§ **What is required**
Skipping all images, output the listing word for word.
===== Data excerpt =====
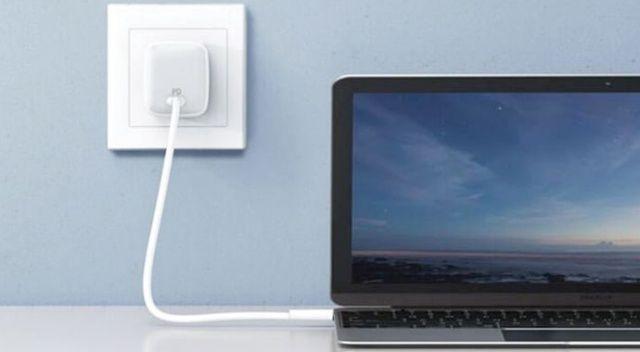 MacBook şarjı cebe girdi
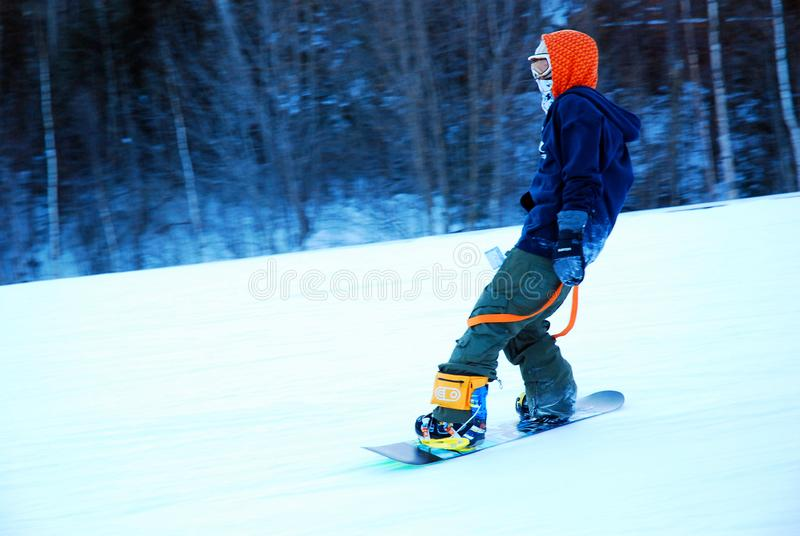Snowboarder macht abwärts Reißverschluss zu stockbild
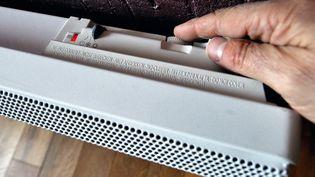 Une personne monte son chauffage électrique dans son appartement, à Lille (Nord), le 3 février 2012. (PHILIPPE HUGUEN / AFP)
=====
§ **Answer below**
 MacBook şarjı cebe girdi
Snowboarder macht abwärts Reißverschluss zu stockbild
 Une personne monte son chauffage électrique dans son appartement, à Lille (Nord), le 3 février 2012. (PHILIPPE HUGUEN / AFP)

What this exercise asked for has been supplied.